Recovering From Job Loss:

Very few of us have gone very long in our careers before we've had to deal with this devastating event.  When we have a job, we tend to plan as if it's's not!  We've made financial commitments based on an assumption that our employer would be there to pay us...but that's not guaranteed.  Now, we're faced with a financial emergency that is difficult to handle.  Unemployment insurance and public assistance programs are helpful, but only go so far.  If you haven't saved for this transition time (and most don't) you need to be willing to take drastic action to keep eating and pay your bills.  As painful as it is, now is the time to be willing to do anything legal to put food on the table.  This could involve long commutes...even moving.  The good news is, if you're not too picky, you stand a very good chance of making the transition to another career and learning some valuable lessons that only a time like this can teach you.  You will recover if you keep looking. 

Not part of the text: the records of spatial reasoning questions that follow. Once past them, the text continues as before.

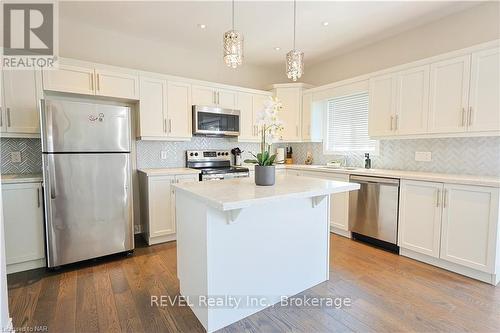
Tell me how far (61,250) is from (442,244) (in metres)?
3.80

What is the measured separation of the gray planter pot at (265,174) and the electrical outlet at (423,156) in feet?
7.55

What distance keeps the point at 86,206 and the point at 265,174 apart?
1.95m

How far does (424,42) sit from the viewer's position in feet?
10.4

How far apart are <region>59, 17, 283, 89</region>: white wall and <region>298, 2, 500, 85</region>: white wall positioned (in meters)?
1.67

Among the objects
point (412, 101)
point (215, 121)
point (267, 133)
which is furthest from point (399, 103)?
point (215, 121)

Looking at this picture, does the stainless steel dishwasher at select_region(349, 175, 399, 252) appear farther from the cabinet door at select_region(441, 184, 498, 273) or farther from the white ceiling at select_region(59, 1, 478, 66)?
the white ceiling at select_region(59, 1, 478, 66)

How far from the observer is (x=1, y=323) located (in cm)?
146

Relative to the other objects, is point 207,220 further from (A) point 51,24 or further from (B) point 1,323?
(A) point 51,24

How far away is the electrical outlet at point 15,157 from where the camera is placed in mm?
2832

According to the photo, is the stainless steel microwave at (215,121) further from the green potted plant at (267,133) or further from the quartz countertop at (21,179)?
the green potted plant at (267,133)

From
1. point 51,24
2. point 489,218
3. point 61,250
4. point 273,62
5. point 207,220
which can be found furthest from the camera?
point 273,62

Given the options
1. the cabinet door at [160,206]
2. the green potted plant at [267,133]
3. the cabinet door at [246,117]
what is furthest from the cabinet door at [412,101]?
the cabinet door at [160,206]

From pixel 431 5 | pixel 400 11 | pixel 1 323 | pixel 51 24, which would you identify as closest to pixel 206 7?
pixel 51 24

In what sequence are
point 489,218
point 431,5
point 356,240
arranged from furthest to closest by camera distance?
1. point 356,240
2. point 431,5
3. point 489,218
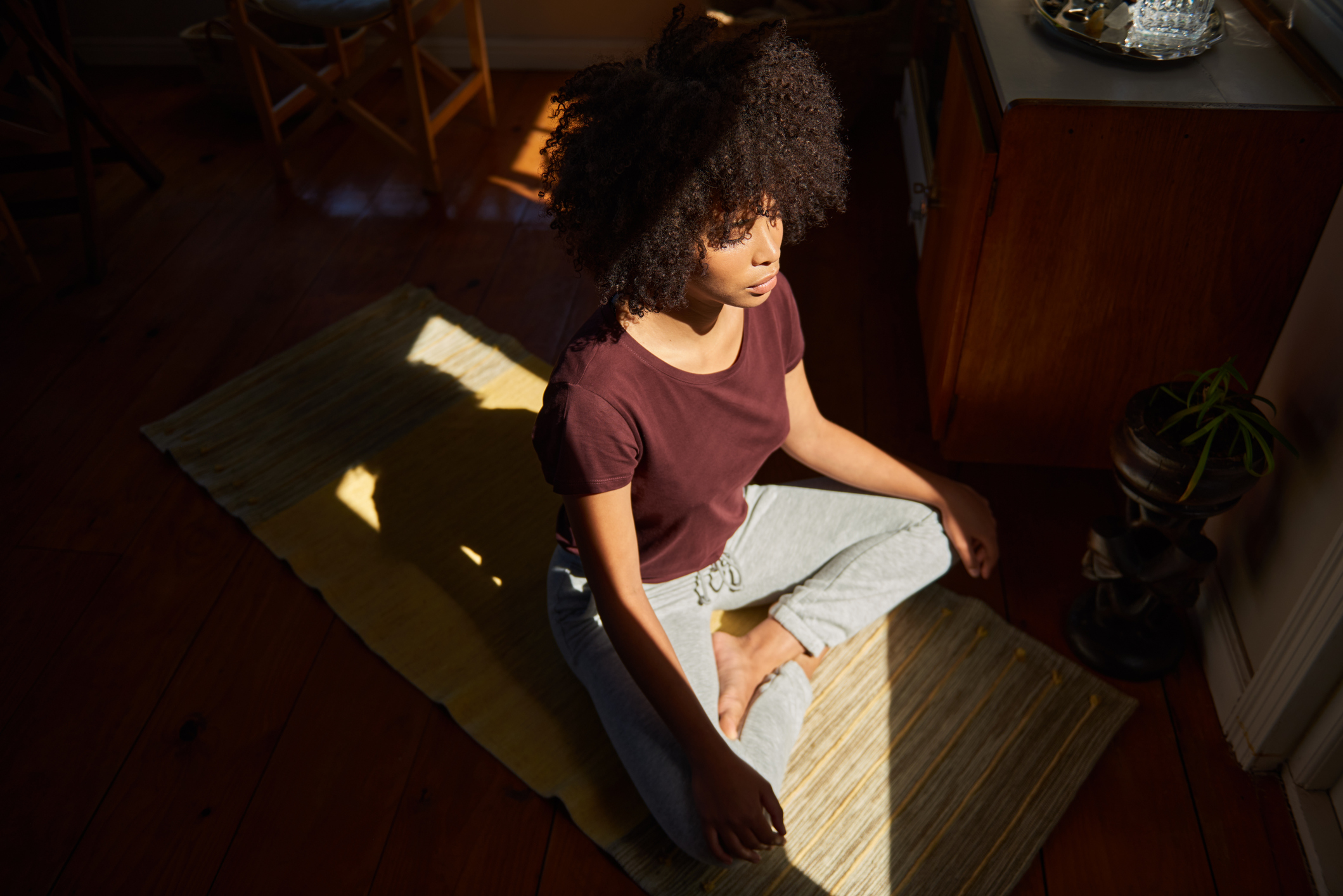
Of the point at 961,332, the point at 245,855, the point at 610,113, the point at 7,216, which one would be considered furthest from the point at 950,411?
the point at 7,216

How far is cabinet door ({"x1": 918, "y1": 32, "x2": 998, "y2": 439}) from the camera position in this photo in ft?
4.43

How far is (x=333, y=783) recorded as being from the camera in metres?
1.38

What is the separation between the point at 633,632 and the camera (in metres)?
1.16

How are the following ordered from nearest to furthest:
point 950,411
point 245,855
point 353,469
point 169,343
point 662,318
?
point 662,318
point 245,855
point 950,411
point 353,469
point 169,343

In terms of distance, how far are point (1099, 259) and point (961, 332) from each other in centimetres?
22

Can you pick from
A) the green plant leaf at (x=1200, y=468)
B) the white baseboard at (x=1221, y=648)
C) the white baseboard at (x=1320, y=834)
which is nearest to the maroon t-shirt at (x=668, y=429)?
the green plant leaf at (x=1200, y=468)

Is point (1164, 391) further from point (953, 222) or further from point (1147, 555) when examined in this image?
point (953, 222)

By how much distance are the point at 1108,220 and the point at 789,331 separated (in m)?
0.46

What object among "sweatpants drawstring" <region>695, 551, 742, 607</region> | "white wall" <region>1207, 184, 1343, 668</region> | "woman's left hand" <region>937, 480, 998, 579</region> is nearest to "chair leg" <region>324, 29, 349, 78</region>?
"sweatpants drawstring" <region>695, 551, 742, 607</region>

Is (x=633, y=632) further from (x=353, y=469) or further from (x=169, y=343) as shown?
(x=169, y=343)

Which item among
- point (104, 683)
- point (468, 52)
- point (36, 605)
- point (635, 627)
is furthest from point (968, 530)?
point (468, 52)

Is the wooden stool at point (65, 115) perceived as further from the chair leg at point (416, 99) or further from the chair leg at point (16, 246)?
the chair leg at point (416, 99)

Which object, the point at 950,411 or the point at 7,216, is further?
the point at 7,216

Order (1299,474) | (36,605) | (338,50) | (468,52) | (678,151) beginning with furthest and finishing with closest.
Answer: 1. (468,52)
2. (338,50)
3. (36,605)
4. (1299,474)
5. (678,151)
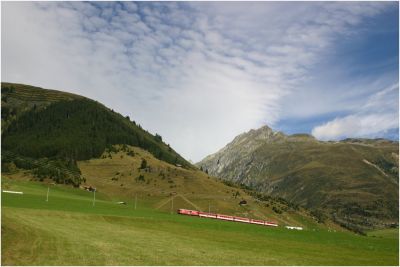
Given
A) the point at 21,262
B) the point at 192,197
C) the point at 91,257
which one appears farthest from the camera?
the point at 192,197

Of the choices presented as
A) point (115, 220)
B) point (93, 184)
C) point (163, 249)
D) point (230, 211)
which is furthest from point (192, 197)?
point (163, 249)

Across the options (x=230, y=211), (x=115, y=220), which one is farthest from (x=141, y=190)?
(x=115, y=220)

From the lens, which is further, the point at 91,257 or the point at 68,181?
Answer: the point at 68,181

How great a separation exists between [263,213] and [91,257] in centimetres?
16616

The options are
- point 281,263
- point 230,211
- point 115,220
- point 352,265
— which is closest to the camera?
point 281,263

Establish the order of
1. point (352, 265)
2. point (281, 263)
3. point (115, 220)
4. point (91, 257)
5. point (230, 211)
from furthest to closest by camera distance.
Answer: point (230, 211)
point (115, 220)
point (352, 265)
point (281, 263)
point (91, 257)

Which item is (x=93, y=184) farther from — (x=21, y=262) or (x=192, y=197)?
(x=21, y=262)

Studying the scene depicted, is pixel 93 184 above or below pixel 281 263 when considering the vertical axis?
above

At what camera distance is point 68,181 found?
7323 inches

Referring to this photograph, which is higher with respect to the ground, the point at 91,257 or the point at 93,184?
the point at 93,184

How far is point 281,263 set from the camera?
107 ft

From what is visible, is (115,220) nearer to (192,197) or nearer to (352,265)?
(352,265)

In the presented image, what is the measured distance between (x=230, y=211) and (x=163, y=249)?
14649cm

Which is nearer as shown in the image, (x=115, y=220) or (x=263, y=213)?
(x=115, y=220)
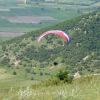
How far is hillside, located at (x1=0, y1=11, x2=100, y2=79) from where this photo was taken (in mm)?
149500

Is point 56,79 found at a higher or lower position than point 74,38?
lower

Help Deciding What Career To Choose:

Most of us were asked as children, "What do you want to be when you grow up?"  The comments we received shaped our ideas of which careers were considered valuable.  Unfortunately, the ones making the comments (our family), in most cases, wouldn't describe their own careers as particularly valuable or even successful.  Most of what they know about other careers they learned from rumor.  When I was a child, the "wisdom" of the day was to get a job from a big company and they would 'take care of me'.  The massive bankruptcies and turmoil of the 70's and 80's blew that rumor.  My father paid into a Union retirement his whole life.  Though retired more than a year before he died, he never saw a dime of that money.  Now people are telling their kids to find a job with a health plan and retirement program, but we're hearing of huge companies going bankrupt because they can't pay the benefits they promised.  What we ought to be teaching our children is to not rely on anyone but themselves for their financial well-being.  It's up to us to manage our money so these things are just nice window dressing...not necessity.  This is where I break with all tradition and say that it's foolish to choose a career based solely on monetary issues.  In some countries this is necessary, but not in the developed World.

The most important factor in deciding a career is doing something you love to do.  It may not pay as much as a lawyer at first, but if you love doing it, you will be far happier and need less money...unless you love being a lawyer. 

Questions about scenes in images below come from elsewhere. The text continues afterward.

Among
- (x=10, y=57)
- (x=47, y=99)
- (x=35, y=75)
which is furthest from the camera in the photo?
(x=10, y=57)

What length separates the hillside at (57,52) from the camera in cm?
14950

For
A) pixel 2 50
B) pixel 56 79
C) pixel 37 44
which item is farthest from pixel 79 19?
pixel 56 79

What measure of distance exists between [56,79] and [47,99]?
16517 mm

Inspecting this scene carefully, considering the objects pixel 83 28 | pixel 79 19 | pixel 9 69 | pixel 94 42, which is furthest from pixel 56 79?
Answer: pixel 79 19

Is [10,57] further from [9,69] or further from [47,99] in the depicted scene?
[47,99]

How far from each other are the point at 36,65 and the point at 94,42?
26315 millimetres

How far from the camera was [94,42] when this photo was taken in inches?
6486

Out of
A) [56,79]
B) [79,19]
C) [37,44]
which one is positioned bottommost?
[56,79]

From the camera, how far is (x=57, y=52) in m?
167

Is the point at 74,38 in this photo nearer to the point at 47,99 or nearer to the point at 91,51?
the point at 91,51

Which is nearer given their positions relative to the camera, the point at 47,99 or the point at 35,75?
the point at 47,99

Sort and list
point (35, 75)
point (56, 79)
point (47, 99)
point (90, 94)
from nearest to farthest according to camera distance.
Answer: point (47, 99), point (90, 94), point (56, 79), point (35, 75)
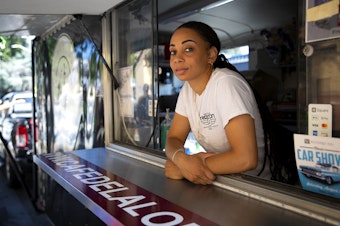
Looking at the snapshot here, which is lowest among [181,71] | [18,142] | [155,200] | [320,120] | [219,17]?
[18,142]

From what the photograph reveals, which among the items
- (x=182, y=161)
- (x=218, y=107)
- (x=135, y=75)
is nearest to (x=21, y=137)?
(x=135, y=75)

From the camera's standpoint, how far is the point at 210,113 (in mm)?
1609

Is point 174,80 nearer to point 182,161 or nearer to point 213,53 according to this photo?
point 213,53

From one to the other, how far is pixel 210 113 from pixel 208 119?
0.04m

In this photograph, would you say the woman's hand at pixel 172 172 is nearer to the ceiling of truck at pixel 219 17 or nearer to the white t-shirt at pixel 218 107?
the white t-shirt at pixel 218 107

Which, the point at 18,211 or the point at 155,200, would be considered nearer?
the point at 155,200

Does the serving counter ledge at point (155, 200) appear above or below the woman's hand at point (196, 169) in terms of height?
below

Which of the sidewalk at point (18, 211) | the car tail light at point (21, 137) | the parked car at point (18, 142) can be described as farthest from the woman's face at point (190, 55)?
the car tail light at point (21, 137)

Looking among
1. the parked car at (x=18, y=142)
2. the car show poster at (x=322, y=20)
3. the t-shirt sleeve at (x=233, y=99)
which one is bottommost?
the parked car at (x=18, y=142)

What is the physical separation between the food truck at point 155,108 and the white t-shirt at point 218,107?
0.19m

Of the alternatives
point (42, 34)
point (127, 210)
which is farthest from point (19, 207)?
point (127, 210)

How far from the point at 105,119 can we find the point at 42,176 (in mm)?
2238

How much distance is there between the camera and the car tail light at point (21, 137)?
6051mm

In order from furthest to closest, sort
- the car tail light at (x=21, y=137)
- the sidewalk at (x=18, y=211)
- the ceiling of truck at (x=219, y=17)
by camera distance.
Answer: the car tail light at (x=21, y=137) < the sidewalk at (x=18, y=211) < the ceiling of truck at (x=219, y=17)
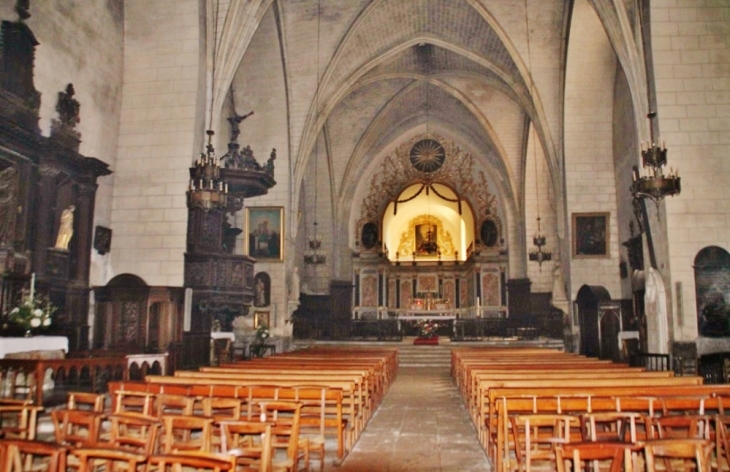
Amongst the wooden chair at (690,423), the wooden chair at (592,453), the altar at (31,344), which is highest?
the altar at (31,344)

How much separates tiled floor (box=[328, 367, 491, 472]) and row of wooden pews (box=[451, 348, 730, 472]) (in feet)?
0.99

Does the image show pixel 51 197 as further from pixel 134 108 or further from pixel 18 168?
pixel 134 108

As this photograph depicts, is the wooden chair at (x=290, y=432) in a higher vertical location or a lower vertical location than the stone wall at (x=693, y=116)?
lower

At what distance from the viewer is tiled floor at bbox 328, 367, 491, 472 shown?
5902 mm

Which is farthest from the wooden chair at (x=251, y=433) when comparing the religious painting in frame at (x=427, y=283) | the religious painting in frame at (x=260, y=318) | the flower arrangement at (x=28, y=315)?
the religious painting in frame at (x=427, y=283)

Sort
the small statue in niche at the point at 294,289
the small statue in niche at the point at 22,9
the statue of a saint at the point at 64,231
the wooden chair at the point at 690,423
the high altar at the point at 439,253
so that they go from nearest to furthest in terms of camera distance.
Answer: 1. the wooden chair at the point at 690,423
2. the small statue in niche at the point at 22,9
3. the statue of a saint at the point at 64,231
4. the small statue in niche at the point at 294,289
5. the high altar at the point at 439,253

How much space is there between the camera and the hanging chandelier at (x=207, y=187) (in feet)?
38.8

" You've got to find what you love. And that is as true for your work as it is for your lovers. Your work is going to fill a large part of your life, and the only way to be truly satisfied is to do what you believe is great work. And the only way to do great work is to love what you do. If you haven't found it yet, keep looking. Don't settle. As with all matters of the heart, you'll know when you find it. And, like any great relationship, it just gets better and better as the years roll on. So keep looking until you find it. Don't settle."  Steve Jobs, June, 2005 (founder of Apple and Pixar)

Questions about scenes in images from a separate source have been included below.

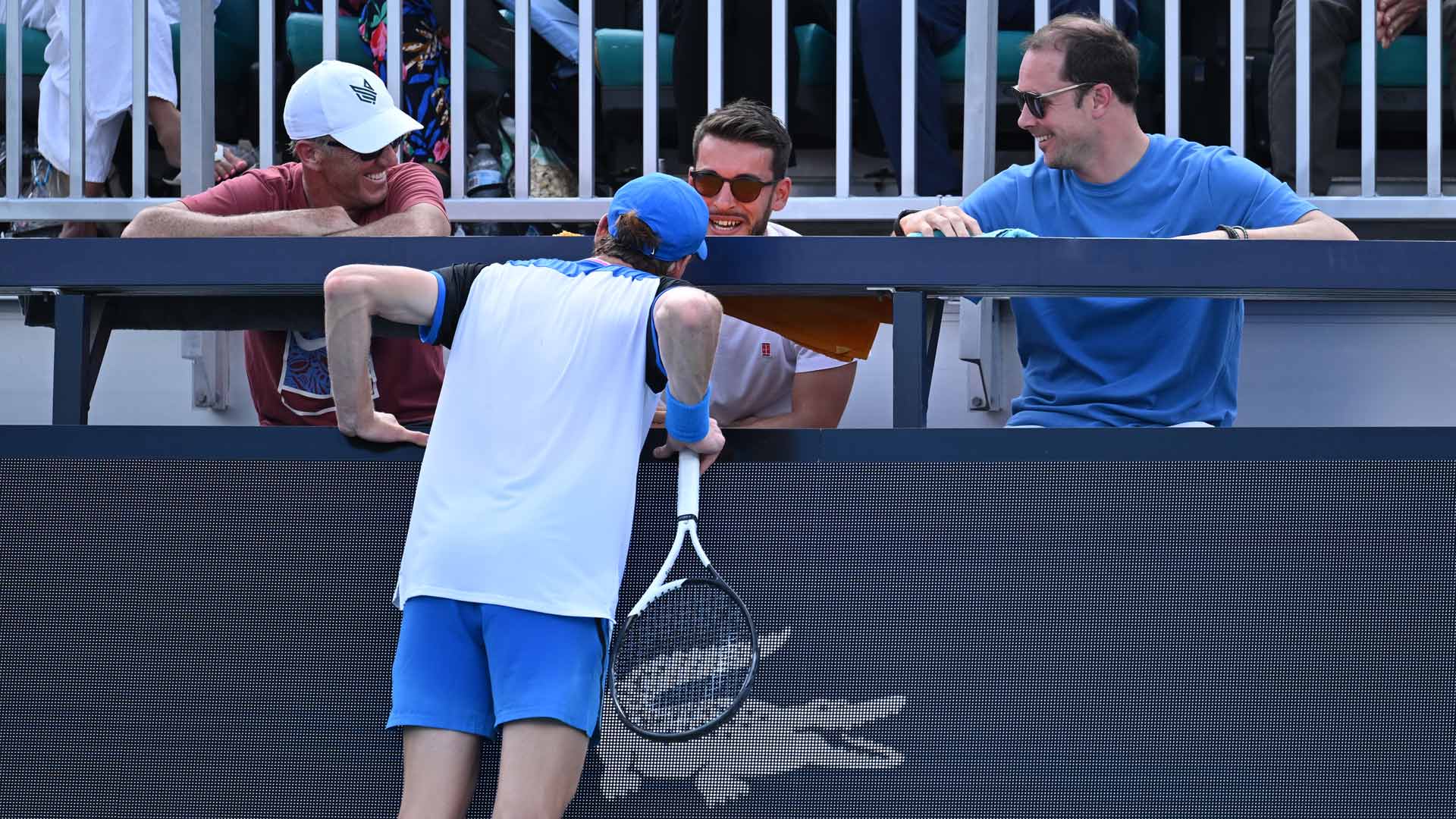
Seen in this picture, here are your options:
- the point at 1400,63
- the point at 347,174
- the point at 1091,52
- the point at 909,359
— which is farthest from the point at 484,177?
the point at 1400,63

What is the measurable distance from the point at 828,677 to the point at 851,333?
0.79m

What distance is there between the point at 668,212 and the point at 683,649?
0.73 meters

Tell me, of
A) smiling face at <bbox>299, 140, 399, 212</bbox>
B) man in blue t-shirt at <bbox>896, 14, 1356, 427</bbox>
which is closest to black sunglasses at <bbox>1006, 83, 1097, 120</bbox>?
man in blue t-shirt at <bbox>896, 14, 1356, 427</bbox>

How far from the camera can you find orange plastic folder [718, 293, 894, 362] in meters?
3.15

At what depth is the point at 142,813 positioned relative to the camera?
9.21ft

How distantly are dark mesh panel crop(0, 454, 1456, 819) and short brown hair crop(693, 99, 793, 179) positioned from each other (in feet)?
3.78

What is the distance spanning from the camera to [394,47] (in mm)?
4312

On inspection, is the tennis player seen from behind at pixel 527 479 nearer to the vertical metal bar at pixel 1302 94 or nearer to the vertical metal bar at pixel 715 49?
the vertical metal bar at pixel 715 49

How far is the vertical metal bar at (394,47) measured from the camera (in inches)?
168

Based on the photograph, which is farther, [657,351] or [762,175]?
[762,175]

I did the best-paying, most 'secure' thing for the first 20 years of my adult life.  I was professionally miserable, had no sense of accomplishment and eventually just quit after 15 years with the same employer.  Now I make very little (though more than enough) helping people with their life problems.  I get satisfaction every day because I can see I'm making a difference.  Do what you love and you will have the money.  We spend more than 50% of our lives (waking time) at work.  How can we allow that time to be spent on something we're not interested in...or worse.  We've all been "served" by people who hated their jobs.  I don't return to places where that happens.  It's very refreshing to come across those rare people who genuinely love what they're doing.  It's obvious to the customers and the employers.  Do what you love and you will be paid far more than the one who doesn't love what they do.  Once you've found the one or two career fields in which you can do what you love, then you can look at money and benefits.